DIRECTIONS:
Put the data from the line containing "From the camera's" through the end of the data, inclusive, into a Markdown table with the columns Number and Text, one line per row, leaving out blank lines.

--- Begin EXERCISE INPUTS ---

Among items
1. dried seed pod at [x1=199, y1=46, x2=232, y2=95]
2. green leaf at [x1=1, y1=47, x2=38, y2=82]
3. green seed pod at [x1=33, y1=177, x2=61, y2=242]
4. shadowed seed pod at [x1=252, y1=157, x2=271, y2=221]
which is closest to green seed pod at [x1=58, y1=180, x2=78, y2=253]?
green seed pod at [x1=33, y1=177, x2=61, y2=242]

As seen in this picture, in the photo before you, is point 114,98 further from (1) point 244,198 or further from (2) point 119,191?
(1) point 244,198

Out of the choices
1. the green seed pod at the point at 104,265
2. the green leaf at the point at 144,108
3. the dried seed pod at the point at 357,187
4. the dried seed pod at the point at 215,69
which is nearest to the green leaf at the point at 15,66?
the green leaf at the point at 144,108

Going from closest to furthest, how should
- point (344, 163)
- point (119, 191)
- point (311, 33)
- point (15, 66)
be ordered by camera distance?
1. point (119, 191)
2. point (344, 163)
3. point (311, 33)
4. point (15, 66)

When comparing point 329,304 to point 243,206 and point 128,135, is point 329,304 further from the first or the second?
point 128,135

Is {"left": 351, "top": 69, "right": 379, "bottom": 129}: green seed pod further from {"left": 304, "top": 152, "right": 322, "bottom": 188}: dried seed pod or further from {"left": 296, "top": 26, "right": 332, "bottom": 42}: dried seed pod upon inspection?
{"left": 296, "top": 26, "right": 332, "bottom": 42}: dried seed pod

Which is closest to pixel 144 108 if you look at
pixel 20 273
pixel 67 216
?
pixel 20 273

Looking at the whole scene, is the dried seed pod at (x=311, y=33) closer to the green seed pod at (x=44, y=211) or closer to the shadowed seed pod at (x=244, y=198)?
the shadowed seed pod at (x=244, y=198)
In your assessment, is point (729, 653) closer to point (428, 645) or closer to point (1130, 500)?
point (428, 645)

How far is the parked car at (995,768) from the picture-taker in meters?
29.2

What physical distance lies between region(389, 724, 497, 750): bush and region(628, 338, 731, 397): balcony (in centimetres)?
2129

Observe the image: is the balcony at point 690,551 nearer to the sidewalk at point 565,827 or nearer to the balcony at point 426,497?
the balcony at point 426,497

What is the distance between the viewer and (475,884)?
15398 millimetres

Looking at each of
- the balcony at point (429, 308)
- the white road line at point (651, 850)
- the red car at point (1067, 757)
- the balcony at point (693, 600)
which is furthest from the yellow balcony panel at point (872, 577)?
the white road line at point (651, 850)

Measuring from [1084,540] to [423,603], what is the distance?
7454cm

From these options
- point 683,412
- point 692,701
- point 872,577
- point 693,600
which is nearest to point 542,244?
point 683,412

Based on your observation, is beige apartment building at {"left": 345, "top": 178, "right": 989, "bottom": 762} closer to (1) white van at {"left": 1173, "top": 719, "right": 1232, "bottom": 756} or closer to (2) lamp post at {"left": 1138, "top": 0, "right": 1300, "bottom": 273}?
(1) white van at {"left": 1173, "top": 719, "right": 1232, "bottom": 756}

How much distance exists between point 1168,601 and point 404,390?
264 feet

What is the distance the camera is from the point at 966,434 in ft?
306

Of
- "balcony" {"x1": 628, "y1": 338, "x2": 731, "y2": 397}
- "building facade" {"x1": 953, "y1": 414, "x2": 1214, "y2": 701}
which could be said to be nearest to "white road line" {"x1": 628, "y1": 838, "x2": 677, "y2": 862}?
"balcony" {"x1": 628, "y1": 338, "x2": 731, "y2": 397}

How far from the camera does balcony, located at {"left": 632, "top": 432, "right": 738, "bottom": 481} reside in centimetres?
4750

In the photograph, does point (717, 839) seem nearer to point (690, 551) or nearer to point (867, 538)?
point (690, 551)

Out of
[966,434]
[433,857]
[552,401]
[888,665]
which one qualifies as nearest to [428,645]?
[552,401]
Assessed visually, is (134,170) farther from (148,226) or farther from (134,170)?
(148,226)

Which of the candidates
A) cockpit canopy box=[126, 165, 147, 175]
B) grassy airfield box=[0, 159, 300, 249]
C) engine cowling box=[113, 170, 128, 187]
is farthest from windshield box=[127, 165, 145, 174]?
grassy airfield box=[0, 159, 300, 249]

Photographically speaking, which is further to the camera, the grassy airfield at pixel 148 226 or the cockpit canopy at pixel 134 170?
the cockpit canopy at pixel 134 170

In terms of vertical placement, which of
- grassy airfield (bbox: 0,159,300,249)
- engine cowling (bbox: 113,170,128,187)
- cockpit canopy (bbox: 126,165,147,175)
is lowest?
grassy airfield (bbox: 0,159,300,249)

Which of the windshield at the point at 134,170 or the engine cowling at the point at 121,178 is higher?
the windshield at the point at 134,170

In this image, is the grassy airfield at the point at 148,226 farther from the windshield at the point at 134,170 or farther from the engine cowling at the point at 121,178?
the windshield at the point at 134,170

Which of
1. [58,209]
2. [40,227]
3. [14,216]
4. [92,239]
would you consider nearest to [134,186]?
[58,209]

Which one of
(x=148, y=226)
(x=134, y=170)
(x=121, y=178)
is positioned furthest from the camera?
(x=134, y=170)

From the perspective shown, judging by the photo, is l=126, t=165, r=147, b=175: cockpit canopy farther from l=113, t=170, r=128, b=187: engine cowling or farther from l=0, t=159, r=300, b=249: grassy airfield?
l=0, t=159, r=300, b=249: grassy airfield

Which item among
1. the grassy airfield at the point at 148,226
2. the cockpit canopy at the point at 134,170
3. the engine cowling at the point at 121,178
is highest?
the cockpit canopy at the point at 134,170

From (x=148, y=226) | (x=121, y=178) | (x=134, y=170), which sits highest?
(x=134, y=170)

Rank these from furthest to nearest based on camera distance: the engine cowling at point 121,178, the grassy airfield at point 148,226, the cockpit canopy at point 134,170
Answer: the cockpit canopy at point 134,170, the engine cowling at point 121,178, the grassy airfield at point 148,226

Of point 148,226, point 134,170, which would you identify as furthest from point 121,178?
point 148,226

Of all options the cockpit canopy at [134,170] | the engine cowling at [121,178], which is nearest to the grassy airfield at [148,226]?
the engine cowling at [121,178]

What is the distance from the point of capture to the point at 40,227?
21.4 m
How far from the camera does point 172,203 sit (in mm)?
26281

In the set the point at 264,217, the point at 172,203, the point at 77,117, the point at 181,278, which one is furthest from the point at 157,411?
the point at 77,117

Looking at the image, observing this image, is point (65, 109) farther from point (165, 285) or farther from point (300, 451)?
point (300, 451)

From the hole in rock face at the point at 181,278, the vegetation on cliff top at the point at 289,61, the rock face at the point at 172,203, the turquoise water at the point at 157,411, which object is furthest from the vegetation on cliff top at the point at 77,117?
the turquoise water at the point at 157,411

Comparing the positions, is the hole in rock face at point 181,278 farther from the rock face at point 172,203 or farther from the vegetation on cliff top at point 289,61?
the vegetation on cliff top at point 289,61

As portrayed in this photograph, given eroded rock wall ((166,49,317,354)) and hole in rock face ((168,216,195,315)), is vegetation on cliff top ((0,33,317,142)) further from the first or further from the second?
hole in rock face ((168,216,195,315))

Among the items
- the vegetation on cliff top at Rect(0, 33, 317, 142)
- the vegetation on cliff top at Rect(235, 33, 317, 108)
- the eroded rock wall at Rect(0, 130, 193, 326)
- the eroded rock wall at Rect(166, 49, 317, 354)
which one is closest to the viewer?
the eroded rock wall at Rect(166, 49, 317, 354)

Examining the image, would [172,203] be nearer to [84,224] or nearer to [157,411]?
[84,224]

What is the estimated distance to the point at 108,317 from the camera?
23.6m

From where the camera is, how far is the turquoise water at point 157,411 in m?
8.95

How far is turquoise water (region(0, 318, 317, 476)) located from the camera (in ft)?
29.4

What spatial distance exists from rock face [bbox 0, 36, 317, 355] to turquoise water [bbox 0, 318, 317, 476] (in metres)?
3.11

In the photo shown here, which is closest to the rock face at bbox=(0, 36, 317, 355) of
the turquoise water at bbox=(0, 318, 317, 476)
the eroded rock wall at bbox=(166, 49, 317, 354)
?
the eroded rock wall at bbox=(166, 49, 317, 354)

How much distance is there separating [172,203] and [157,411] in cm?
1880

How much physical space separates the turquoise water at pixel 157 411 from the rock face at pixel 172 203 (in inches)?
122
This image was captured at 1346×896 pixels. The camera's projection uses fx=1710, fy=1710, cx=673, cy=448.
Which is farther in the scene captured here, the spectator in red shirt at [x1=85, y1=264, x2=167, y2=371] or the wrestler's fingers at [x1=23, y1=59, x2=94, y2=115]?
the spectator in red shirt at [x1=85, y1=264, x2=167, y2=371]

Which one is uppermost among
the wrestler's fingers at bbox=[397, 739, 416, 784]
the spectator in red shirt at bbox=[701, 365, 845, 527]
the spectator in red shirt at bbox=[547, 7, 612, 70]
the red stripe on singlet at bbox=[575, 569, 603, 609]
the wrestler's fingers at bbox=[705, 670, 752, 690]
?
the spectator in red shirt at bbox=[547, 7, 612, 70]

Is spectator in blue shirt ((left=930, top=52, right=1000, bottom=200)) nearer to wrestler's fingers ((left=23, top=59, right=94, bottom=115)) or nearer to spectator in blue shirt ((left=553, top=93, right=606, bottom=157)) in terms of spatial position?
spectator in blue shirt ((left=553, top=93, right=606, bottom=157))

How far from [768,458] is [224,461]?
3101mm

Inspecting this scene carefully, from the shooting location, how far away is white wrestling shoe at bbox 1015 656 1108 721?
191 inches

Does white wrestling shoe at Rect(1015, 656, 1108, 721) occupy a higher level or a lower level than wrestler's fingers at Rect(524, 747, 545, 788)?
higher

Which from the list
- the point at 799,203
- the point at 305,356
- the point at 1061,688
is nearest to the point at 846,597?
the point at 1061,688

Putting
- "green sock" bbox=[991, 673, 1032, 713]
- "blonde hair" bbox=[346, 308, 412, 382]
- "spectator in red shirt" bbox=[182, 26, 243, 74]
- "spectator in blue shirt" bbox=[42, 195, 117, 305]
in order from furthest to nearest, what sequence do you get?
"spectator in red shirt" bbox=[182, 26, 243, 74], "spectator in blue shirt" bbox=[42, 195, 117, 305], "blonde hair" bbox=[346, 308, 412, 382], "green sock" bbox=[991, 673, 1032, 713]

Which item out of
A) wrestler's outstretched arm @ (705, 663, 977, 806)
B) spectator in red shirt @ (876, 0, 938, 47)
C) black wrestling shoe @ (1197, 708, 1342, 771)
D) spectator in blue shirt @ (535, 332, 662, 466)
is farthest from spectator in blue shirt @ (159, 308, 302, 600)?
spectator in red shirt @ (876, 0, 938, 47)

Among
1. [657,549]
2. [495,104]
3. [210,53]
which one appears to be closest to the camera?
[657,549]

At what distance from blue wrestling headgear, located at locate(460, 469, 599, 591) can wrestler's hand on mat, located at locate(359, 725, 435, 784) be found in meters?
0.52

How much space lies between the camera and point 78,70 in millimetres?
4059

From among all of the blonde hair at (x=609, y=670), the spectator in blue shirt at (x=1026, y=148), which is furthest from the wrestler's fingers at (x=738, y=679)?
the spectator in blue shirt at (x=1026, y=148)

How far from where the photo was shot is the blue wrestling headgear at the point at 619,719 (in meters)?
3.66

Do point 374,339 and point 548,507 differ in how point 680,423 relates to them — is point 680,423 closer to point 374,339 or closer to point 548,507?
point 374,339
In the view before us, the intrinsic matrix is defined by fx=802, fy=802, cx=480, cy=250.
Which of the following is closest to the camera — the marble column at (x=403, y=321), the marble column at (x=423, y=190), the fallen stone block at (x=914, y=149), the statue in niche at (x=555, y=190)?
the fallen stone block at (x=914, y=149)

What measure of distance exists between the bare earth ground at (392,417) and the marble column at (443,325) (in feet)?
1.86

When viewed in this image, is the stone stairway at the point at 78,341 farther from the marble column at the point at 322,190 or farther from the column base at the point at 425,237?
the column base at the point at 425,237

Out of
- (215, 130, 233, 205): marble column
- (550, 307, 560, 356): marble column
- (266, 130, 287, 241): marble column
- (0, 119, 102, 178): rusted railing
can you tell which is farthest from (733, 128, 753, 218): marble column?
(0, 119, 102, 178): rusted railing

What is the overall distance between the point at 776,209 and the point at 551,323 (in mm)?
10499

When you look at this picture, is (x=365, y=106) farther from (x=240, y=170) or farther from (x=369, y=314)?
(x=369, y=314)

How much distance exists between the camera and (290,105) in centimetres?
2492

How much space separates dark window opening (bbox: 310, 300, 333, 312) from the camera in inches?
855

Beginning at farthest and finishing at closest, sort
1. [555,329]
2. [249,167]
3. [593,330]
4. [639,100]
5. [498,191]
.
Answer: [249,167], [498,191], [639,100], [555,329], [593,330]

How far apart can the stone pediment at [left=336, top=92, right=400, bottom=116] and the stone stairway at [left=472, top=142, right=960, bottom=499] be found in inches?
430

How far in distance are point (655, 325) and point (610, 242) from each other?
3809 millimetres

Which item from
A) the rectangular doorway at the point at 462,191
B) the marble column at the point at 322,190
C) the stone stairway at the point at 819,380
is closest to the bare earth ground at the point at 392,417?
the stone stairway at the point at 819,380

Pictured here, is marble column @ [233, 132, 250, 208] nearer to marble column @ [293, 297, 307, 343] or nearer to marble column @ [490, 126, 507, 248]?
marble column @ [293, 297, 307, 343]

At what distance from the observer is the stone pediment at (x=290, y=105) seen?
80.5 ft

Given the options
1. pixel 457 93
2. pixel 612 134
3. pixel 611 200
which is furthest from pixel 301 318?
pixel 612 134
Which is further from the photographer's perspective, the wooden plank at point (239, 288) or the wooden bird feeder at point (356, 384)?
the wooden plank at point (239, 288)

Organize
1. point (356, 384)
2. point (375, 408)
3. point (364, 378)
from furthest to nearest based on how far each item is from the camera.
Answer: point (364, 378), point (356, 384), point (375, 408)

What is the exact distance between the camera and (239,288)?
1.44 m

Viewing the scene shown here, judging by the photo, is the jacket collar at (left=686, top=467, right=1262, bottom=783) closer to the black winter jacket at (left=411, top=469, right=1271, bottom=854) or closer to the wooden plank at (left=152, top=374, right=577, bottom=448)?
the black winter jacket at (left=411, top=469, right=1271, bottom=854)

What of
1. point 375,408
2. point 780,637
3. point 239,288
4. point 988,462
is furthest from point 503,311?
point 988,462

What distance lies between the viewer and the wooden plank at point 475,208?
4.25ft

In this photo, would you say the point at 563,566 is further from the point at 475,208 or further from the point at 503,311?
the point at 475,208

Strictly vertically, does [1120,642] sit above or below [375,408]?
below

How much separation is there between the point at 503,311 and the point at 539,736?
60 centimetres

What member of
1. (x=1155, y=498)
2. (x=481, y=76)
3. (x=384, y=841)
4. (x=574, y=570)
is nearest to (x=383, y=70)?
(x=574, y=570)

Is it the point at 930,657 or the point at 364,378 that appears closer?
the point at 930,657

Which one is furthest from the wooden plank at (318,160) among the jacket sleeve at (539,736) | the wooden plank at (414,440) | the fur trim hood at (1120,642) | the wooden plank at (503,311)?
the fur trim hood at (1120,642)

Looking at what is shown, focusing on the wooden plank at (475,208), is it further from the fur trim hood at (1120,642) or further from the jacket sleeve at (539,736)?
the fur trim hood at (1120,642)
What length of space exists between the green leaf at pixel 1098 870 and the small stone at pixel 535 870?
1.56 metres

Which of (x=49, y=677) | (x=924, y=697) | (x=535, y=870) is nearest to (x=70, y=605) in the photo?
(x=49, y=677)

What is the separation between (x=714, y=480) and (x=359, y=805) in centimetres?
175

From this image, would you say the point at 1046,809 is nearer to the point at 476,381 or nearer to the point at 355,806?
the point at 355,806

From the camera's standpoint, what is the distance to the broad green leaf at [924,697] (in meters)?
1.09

--- End EXERCISE INPUTS ---

RESPONSE TO THE TASK:
| Number | Text |
|---|---|
| 1 | From the camera's standpoint, what is the distance to the broad green leaf at [924,697] (in meters)? |
| 2 | 1.09 |